In 2007 businessman Zvi Levi acquired control of the company for approximately NIS 5 million, and has held a controlling stake ever since.

=== Recovery and growth of the fuze business (2010–2022) ===
Aryt's core business today derives almost entirely from Reshef Technologies, which was founded in 1984 by Yoram Oron and Yaron Eitan and manufactures electronic fuzes for artillery shells, mortar bombs, tank rounds, rocket artillery and loitering munitions at a plant in Sderot. The Sderot plant, opened in 1988, repeatedly faced closure threats over the following decades amid fluctuating defense orders, including a full shutdown announcement in 2003 that was reversed after new Ministry of Defense orders were received.

In 2009 Reshef signed its first cooperation agreement with India's state owned defense electronics company Bharat Electronics (BEL) to supply fuzes to the Indian Army, though substantial orders did not begin until 2016. Reshef also helped BEL set up its own electronic fuze assembly line in India.

=== Rapid expansion (2023–2026) ===
Aryt's revenue and share price began rising sharply after it won an Indian Ministry of Defense tender in March 2023, worth an estimated $170–190 million over ten years, to supply about 500,000 artillery fuzes per year.

Demand accelerated further following the 7 October 2023 attacks and the ensuing Gaza war, as the Israel Defense Forces increased procurement of artillery munitions. The plant's order backlog grew from about NIS 220 million in November 2023 to NIS 430 million in August 2024 and NIS 700 million by November 2024, after Aryt received a NIS 310 million order from a North American customer for delivery in 2025. The company leased additional buildings near its Sderot plant, added production lines and significantly expanded its workforce to meet demand.

By late 2024 Aryt had also signed a further ten year agreement with Bharat Electronics guaranteeing about $20 million in annual revenue, and had begun exploring distribution partnerships in Europe, including a memorandum of understanding with a Danish company.

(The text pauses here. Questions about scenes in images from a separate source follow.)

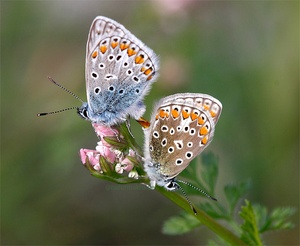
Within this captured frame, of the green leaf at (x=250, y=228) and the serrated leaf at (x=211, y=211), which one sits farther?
the serrated leaf at (x=211, y=211)

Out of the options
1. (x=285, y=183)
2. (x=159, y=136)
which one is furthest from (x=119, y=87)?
(x=285, y=183)

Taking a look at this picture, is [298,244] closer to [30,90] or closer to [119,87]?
[119,87]

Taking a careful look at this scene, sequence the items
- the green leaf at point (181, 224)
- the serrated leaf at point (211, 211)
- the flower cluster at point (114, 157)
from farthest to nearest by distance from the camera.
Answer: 1. the green leaf at point (181, 224)
2. the serrated leaf at point (211, 211)
3. the flower cluster at point (114, 157)

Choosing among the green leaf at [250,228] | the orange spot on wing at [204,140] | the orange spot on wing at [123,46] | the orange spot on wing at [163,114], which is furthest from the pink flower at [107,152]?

For full year 2025, Aryt reported revenue of approximately NIS 525 million (about $168 million), an increase of more than 300% from 2024, and net profit of NIS 346.8 million (about $111 million), roughly six times the prior year's figure; gross margin rose to 69% of sales, up from 56% in 2024, and the order backlog reached about NIS 785 million. About 60% of 2025 sales were generated internationally and 40% in Israel; the company also announced it had completed development of a locally manufactured battery for its fuzes, reducing reliance on imported components after wartime supply disruptions, and said it was developing an advanced fuze for precision loitering munitions led by Brig. Gen. (res.) Zvika Haimovitz.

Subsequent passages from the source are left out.